[Task statement]
Please output exactly the lines below, starting at the line that has "Child Holding a" and ending at the line that has "Handmade chocolates candies", both included; leave out all pictures and include nothing else.

[Information]
-=-=-

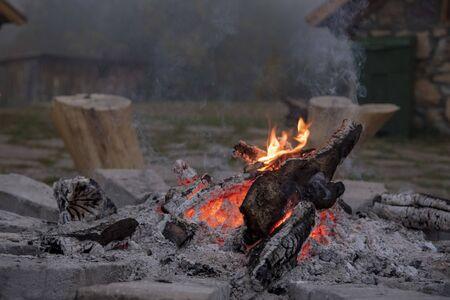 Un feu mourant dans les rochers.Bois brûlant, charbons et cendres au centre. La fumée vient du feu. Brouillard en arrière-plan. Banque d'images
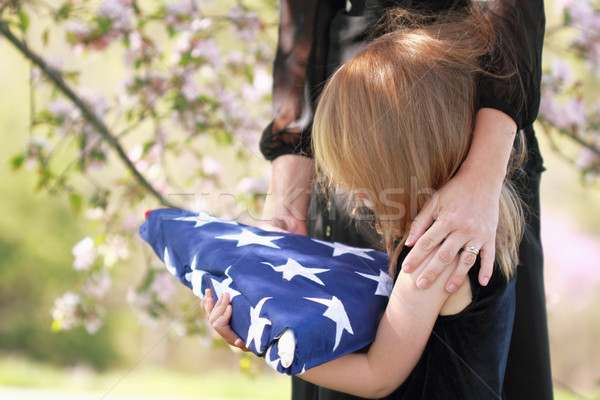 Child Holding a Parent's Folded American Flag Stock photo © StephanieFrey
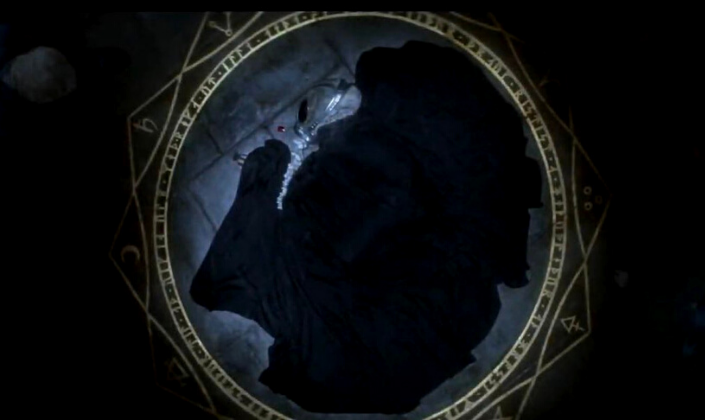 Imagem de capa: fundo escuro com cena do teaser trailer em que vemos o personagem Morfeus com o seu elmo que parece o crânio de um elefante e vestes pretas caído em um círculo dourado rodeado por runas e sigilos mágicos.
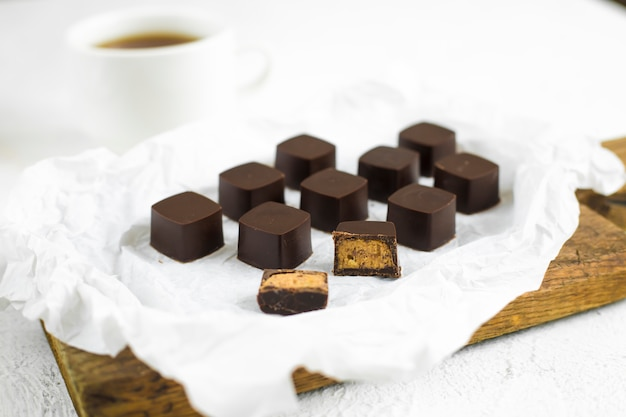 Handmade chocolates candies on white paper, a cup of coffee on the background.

-=-=-

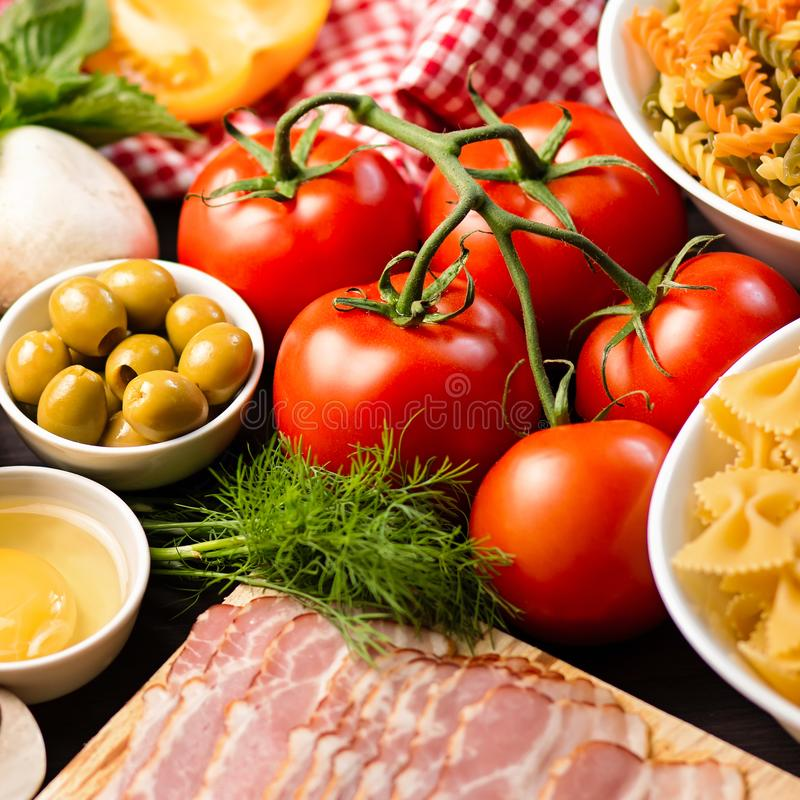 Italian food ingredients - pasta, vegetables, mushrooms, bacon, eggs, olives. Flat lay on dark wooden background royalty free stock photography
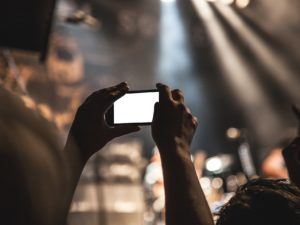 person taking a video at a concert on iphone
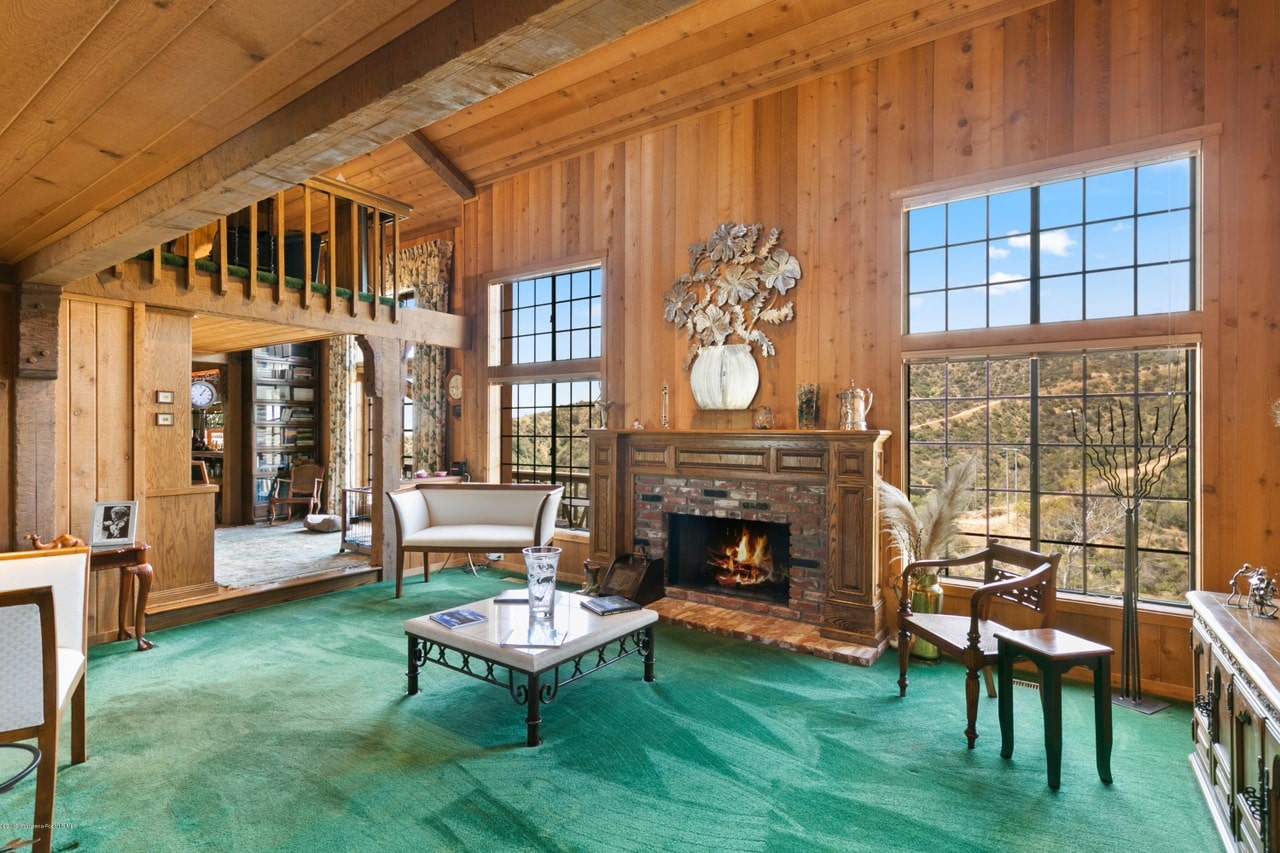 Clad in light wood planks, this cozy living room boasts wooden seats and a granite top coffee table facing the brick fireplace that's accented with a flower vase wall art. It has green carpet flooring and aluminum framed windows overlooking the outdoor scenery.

-=-=-

[Answer section]
 Child Holding a Parent's Folded American Flag Stock photo © StephanieFrey
 Imagem de capa: fundo escuro com cena do teaser trailer em que vemos o personagem Morfeus com o seu elmo que parece o crânio de um elefante e vestes pretas caído em um círculo dourado rodeado por runas e sigilos mágicos.
 Handmade chocolates candies on white paper, a cup of coffee on the background.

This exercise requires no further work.